The first portion of Mueller’s statement alludes to the DOJ’s responsibilities as well as to the department’s limitations. Mueller stated, “If we had confidence that the president clearly did not commit a crime, we would have said so.”

There is ambiguity in this statement because Mueller fails to accuse the president of a criminal act. However, it is not possible for the DOJ to make such as accusation. In the United States, an entity like the Department of Justice cannot conclude that a crime occurred. The agency can only investigate the issue and report to the Attorney General and to Congress. Those entities are capable of executing criminal charges against the president and other members of his administration as appropriate. Mueller added, “We did not, however, make a determination as to whether the president did commit a crime.”

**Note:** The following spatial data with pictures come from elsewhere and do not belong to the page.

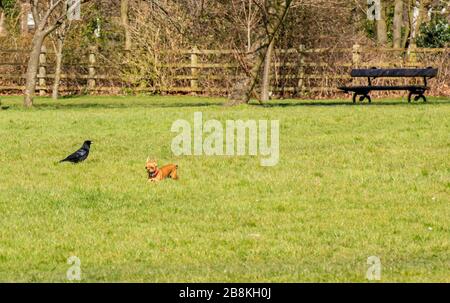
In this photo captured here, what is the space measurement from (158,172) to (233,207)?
2269 mm

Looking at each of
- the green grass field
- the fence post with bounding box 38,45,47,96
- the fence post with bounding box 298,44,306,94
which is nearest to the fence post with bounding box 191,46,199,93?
the fence post with bounding box 298,44,306,94

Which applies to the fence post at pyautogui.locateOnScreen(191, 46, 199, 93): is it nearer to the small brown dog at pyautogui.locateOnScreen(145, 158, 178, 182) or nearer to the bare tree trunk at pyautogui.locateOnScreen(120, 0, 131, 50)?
the bare tree trunk at pyautogui.locateOnScreen(120, 0, 131, 50)

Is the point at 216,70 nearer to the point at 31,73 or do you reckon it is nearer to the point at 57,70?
the point at 57,70

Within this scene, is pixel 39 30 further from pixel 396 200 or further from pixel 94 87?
pixel 396 200

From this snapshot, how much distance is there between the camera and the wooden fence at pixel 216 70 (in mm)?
41844

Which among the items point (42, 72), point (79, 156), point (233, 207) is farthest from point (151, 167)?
point (42, 72)

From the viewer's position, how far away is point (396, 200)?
15805 millimetres

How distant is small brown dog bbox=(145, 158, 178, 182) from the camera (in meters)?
17.0

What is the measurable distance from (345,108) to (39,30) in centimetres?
992

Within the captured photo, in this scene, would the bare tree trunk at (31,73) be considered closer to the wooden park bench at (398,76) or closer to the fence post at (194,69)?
the wooden park bench at (398,76)

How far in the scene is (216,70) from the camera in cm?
4341

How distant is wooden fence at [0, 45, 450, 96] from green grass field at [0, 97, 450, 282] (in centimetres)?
1687

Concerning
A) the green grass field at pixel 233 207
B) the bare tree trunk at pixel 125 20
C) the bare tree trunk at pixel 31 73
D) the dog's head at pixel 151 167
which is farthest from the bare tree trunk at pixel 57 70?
the dog's head at pixel 151 167

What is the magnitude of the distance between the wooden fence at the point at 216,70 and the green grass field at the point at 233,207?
1687 centimetres
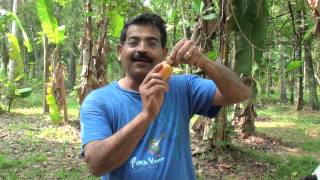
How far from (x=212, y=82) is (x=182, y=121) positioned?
29 cm

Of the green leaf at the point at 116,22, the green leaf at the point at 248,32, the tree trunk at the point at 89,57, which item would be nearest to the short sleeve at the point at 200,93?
the green leaf at the point at 248,32

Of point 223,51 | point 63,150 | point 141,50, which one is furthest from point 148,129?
point 63,150

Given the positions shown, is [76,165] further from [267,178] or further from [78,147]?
[267,178]

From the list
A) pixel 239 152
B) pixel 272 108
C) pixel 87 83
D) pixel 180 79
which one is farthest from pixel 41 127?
pixel 272 108

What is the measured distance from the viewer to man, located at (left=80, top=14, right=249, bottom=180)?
1.90 m

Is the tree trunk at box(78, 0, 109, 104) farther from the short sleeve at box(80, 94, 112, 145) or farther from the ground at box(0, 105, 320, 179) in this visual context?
the short sleeve at box(80, 94, 112, 145)

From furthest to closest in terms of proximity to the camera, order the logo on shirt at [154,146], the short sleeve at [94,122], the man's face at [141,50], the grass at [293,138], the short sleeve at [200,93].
Answer: the grass at [293,138] < the short sleeve at [200,93] < the man's face at [141,50] < the logo on shirt at [154,146] < the short sleeve at [94,122]

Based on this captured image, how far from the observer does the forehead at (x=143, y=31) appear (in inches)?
89.4

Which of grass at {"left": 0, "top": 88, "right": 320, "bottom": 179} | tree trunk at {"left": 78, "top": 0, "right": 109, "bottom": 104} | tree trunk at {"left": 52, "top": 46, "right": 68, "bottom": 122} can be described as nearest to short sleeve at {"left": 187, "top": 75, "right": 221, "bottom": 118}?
grass at {"left": 0, "top": 88, "right": 320, "bottom": 179}

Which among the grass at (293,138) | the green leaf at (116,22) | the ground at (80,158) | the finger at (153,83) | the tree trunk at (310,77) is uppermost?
the green leaf at (116,22)

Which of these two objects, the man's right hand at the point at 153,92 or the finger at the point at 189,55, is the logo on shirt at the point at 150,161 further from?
the finger at the point at 189,55

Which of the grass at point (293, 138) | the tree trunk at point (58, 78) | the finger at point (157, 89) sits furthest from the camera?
the tree trunk at point (58, 78)

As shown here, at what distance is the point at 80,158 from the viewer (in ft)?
24.2

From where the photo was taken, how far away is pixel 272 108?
17.4 metres
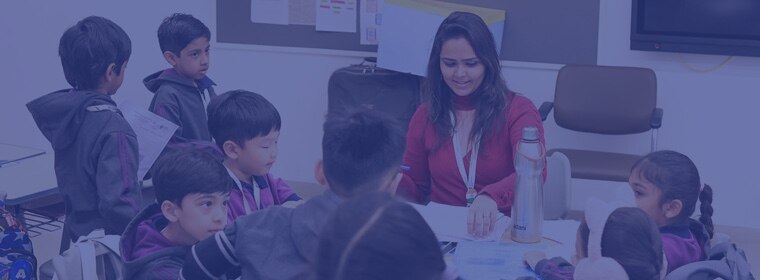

Again, this is in keeping the DOJ’s role in investigations and its limitations when concluding whether or not a crime has occurred. As Mueller explained, “It would be unfair to potentially accuse somebody of a crime when there can be no court resolution of an actual charge.”

Since there is little else for Mueller to add, since his role as an investigator is complete, he has chosen to resign “from the Department of Justice and return to private life.”

The report is in the hands of the public, Congress and the Attorney General. Mueller has made it clear that he will not testify before Congress. As one member of Congress told reporters, “…it falls to Congress to respond to the crimes, lies and other wrongdoings of President Trump.”